◆ Tasks to complete ◆
1. According to the article on Utah's diesel emissions testing proposal, in what year did Davis County adopt diesel emissions testing?
2. Write out the passage of the article on Utah's diesel emissions testing proposal from "Ashley Soltysiak, policy" up to and including "powered by diesel.".
3. Extend the article on Utah's diesel emissions testing proposal, picking up right after its last sentence.

◆ Supplied text ◆
——

A clean-air proposal with support from the governor is taking aim at a largely unchecked pollutant in northern Utah: diesel fumes.
The measure seeks to require emissions tests for cars and trucks that take diesel fuel, and it would apply only to counties with existing testing programs, says sponsor Rep. Patrice Arent, D-Salt Lake City. It would will be a big change for Utah County, which to date hasn’t required the testing for diesel vehicles.
About a dozen people, mostly air quality advocates and local representatives from northern Utah health agencies, told a legislative panel Friday the bill is a smart, low-cost move. The House Transportation Committee voted unanimously to pass the proposal on to the full House.
Ashley Soltysiak, policy director for HEAL Utah, told the panel that of all the factors contributing to poor air, “we think this is one of the major ones we can improve upon.”
An analysis of Davis County, which adopted the diesel emissions testing in 1996, shows that when diesel cars and trucks are found to be out of compliance, they pollute four times the limit and seven to eight times more than gas vehicles, Soltysiak said. Federal regulators require emissions testing for cars that take gasoline, but not those powered by diesel.
Diesel fumes emit compounds which can mix with other chemicals to form ozone and fine-matter pollution. That becomes a problem, Arent said, during northern Utah’s winter inversions, when low temperatures cause a layer of hot air to act like a Tupperware lid, sealing in sooty air at ground level.
The particulates—tiny fibers about 30 times smaller than the width of a human hair and 3 times smaller than dust particles—can lodge deep in the lungs and enter the bloodstream. They can contribute to asthma and make people more prone to respiratory infections, according to the federal Environmental Protection Agency.

——

◆ Collected data ◆
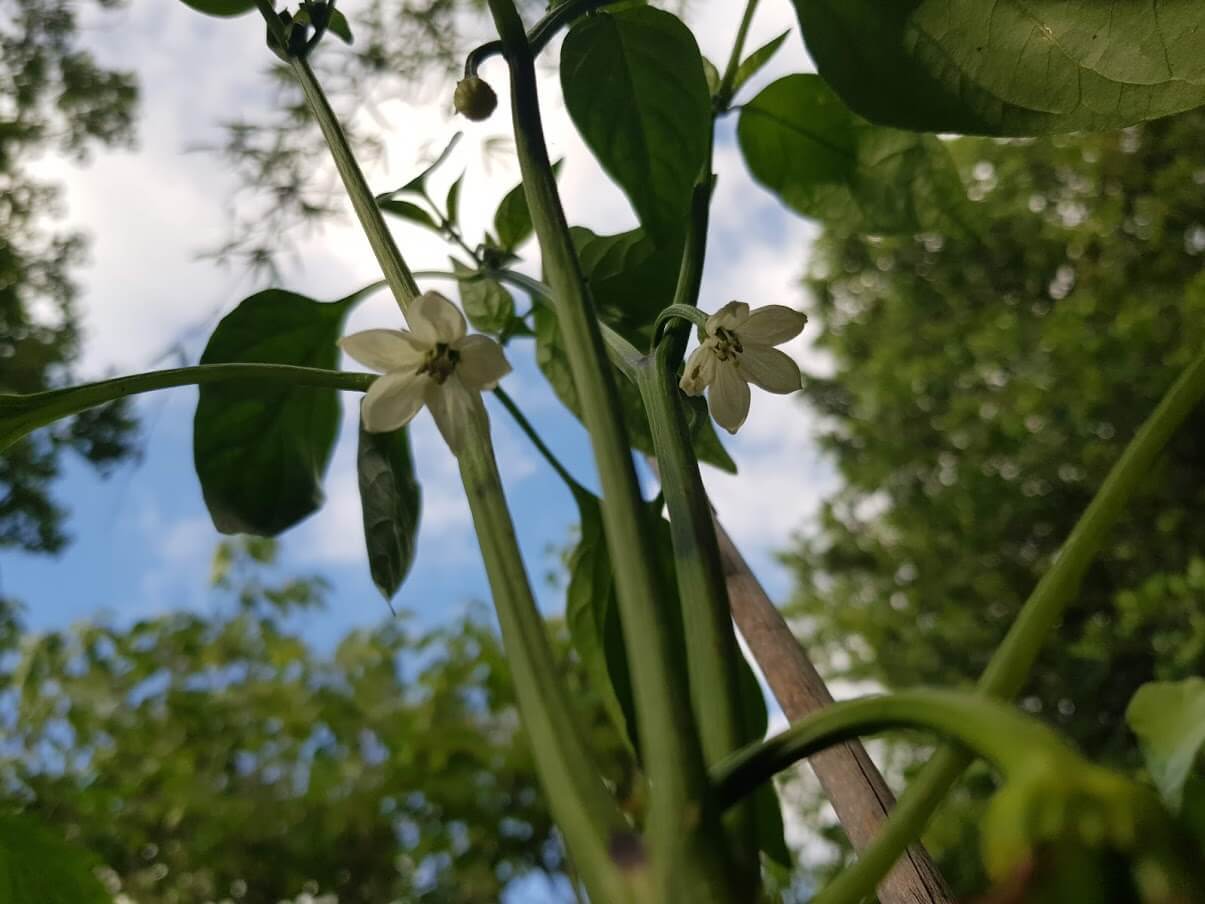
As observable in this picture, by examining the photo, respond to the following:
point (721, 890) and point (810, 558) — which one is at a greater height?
point (810, 558)

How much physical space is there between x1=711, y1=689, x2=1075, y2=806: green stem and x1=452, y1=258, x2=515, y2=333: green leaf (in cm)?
27

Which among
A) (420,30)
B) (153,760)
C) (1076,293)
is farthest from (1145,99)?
(1076,293)

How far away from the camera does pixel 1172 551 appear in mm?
1792

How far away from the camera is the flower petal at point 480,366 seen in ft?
0.74

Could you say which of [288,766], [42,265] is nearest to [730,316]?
[288,766]

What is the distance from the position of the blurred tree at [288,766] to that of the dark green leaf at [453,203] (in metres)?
0.57

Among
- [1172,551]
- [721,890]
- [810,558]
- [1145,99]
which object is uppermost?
[810,558]

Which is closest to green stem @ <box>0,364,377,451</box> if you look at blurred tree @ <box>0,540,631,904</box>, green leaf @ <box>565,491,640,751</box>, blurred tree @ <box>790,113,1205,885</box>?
green leaf @ <box>565,491,640,751</box>

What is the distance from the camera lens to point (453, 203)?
0.38 metres

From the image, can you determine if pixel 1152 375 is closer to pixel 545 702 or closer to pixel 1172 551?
pixel 1172 551

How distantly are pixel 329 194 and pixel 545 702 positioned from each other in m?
0.64

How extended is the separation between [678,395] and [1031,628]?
77 mm

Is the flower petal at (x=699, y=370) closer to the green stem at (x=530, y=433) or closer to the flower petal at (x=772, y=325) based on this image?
the flower petal at (x=772, y=325)

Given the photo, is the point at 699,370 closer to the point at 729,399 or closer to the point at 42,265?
the point at 729,399
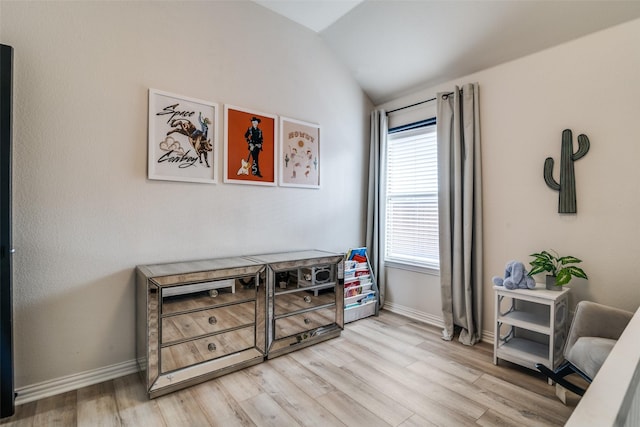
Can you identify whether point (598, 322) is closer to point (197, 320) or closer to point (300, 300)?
point (300, 300)

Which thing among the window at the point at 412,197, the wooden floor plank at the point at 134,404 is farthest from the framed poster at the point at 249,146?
the wooden floor plank at the point at 134,404

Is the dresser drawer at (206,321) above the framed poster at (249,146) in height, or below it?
below

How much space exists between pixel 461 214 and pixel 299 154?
1.62 meters

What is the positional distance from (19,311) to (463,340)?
3.17 metres

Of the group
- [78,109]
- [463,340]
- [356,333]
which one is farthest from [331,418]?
[78,109]

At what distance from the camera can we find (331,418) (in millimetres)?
1658

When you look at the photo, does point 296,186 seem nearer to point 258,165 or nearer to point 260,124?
point 258,165

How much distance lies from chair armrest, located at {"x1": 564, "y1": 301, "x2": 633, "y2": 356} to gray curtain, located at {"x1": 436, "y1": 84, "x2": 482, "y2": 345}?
0.79 m

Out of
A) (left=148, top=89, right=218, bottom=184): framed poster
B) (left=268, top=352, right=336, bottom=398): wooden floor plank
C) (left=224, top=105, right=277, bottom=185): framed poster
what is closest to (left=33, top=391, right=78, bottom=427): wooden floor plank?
(left=268, top=352, right=336, bottom=398): wooden floor plank

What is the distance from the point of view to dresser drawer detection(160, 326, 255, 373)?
73.5 inches

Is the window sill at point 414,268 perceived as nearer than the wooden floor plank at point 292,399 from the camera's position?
No

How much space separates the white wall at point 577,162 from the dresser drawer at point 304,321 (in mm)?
1411

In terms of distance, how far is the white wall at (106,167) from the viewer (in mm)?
1795

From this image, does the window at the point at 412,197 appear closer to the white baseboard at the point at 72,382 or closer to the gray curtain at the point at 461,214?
the gray curtain at the point at 461,214
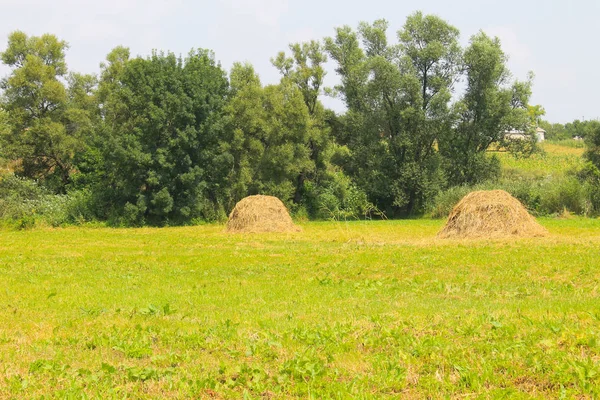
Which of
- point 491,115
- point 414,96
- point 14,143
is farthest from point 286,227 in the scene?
point 14,143

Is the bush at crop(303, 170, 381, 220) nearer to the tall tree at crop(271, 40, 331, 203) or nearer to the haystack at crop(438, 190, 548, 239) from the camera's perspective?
the tall tree at crop(271, 40, 331, 203)

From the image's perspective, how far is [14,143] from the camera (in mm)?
40250

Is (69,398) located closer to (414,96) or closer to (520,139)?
(414,96)

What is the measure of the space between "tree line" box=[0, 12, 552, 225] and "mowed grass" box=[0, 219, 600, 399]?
752 inches

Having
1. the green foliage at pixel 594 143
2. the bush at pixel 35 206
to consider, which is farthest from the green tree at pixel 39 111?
the green foliage at pixel 594 143

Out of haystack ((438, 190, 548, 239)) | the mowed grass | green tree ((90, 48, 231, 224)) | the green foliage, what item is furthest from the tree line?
the mowed grass

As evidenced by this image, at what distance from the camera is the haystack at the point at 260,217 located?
2767cm

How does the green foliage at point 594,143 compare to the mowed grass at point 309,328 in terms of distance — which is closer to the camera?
the mowed grass at point 309,328

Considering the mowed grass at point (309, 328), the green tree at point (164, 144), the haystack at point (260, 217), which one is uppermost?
the green tree at point (164, 144)

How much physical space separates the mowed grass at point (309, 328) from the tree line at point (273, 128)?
19113 millimetres

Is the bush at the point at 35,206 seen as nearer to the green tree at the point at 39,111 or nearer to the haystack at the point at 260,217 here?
the green tree at the point at 39,111

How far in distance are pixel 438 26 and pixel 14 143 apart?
32220mm

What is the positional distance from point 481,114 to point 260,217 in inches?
788

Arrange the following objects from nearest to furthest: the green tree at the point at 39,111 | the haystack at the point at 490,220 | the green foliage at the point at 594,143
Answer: the haystack at the point at 490,220 → the green foliage at the point at 594,143 → the green tree at the point at 39,111
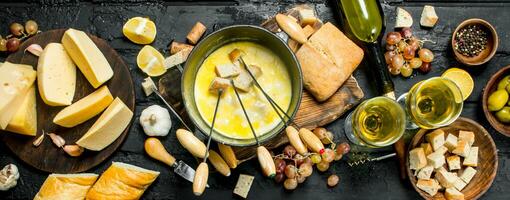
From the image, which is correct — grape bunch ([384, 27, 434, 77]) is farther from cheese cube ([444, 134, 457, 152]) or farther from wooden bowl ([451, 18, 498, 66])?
cheese cube ([444, 134, 457, 152])

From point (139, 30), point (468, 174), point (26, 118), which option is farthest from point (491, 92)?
point (26, 118)

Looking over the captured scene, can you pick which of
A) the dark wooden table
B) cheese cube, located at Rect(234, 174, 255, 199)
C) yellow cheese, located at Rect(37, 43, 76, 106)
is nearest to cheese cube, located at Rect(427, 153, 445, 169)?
the dark wooden table

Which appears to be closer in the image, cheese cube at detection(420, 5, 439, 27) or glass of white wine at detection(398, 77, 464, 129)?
glass of white wine at detection(398, 77, 464, 129)

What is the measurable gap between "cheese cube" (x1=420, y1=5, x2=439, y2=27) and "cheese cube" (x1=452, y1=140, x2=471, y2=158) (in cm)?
40

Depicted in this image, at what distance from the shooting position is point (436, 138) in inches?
79.6

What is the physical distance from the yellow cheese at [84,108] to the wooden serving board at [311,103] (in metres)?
0.18

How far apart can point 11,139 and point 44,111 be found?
0.13m

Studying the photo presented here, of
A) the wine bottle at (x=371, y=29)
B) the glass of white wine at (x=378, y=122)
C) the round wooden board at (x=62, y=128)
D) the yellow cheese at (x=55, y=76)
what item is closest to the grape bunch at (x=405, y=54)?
the wine bottle at (x=371, y=29)

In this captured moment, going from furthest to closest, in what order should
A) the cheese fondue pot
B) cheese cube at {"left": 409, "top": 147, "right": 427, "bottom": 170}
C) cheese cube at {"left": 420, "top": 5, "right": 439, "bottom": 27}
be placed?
cheese cube at {"left": 420, "top": 5, "right": 439, "bottom": 27} < cheese cube at {"left": 409, "top": 147, "right": 427, "bottom": 170} < the cheese fondue pot

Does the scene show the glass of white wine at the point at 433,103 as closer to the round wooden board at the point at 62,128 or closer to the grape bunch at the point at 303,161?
the grape bunch at the point at 303,161

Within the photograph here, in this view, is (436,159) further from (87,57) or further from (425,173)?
(87,57)

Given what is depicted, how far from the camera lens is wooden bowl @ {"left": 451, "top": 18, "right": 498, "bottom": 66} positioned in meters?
2.07

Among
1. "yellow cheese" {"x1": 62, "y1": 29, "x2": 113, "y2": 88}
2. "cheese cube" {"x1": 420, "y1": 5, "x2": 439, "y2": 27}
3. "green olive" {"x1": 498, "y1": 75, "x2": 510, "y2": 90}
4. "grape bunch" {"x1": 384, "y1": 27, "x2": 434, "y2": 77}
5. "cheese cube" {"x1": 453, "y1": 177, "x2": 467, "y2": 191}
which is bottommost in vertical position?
"cheese cube" {"x1": 453, "y1": 177, "x2": 467, "y2": 191}

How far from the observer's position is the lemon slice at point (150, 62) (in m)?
2.06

——

◆ Answers by item ◆
1. 1996

2.
Ashley Soltysiak, policy director for HEAL Utah, told the panel that of all the factors contributing to poor air, “we think this is one of the major ones we can improve upon.”
An analysis of Davis County, which adopted the diesel emissions testing in 1996, shows that when diesel cars and trucks are found to be out of compliance, they pollute four times the limit and seven to eight times more than gas vehicles, Soltysiak said. Federal regulators require emissions testing for cars that take gasoline, but not those powered by diesel.

3.
Denni Cawley, the executive director of Utah Physicians for a healthy environment, said the potential for inversion-related health side effects is too big to ignore. The bill, she said, is “a move in the right direction.”
Arent estimates the change would lead to emissions testing for over 20,000 diesel vehicles that are currently are unchecked. And she has wide support. Sen. Curt Bramble, of Provo, has signed on to sponsor the bill in the Senate. And Gov. Gary Herbert highlighted the measure in a speech Thursday night.
Several automakers manufacture a diesel and gas version of each model, said Arent, so “just from a fairness perspective, why should one be inspected and the other one should not?”
Michael Kennedy, R-Alpine, questioned how much impact the bill could have on Utah's air quality and noted earlier it costs around $20 to test, and more for repairs and upgrades.
The change would reduce emissions significantly—by 170 tons a year—replied Bryce Bird, director of the Utah Division of Air Quality.
Meantime, budget committees are considering growing a program to help low-income residents afford the repairs needed to pass the emissions test, which tend to range from $500-$1,000, Arent said. The bill she added, would require free software upgrades by health departments doing the testing.